Grace Gomez, who runs a charity called New Beginnings, said the mess strewn across the site was “shocking”. The group also collected at least 25 tents along with 60 sleeping bags. Mrs Gomez said the items will be handed out to those in need at The Queens Arms in Reading, which she converted into an alcohol-free community hub last year. The pub, which offers hot meals and clothes, will hand out the food bags on Sunday.
Mrs Gomez said: “We just put a shout out on Facebook and loads of people turned up to help. It (the food) just would have been dumped, but at least people are going to be happy. When we have tins of food here it always gets snapped up. It’s great.”
The 53-year-old, who has been homeless herself, set up Christian ministry The Way in 2012 and subsequently New Beginnings to offer help to the homeless and disadvantaged.
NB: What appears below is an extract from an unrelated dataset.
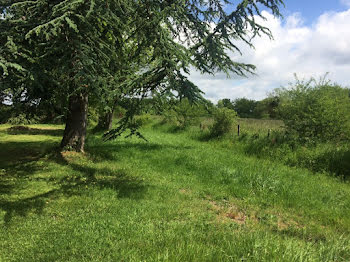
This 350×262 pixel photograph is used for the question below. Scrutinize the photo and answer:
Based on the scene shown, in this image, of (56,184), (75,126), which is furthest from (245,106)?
(56,184)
The idea was to bring an empty community building back into use that would offer help to single homeless people, but also homeless families in B&Bs who are “cooped up in one room with children”.
Having run away from home at a young age, Mrs Gomez said she has “first-hand experience of sofa-surfing and being on the streets with nowhere to go,” and living in bed and breakfast accommodation with her then two-year-old son. She said it was hard for homeless parents “not being able to prepare a meal for children, having to eat junk food, having bowls of cereal on the bed and washing up dishes in the shower”.
She added: “We thought it would be good if they had somewhere to go, they could drop in after school, there will be free food and drink on offer, and there will be a place outside for children to play – just like a pub but without the alcohol.” The pub is also a place to donate clothing and school uniforms, and Mrs Gomez has teamed up with charity FareShare – which tackles food waste – to collect surplus food from supermarkets and food production factories.
The Reading Festival started out as the National Jazz Festival in 1961, but the music moved to rock in the 1970s. This year 90,000 people attended to hear the likes of the Wombats, Wolf Alice, and headliners Kings Of Leon.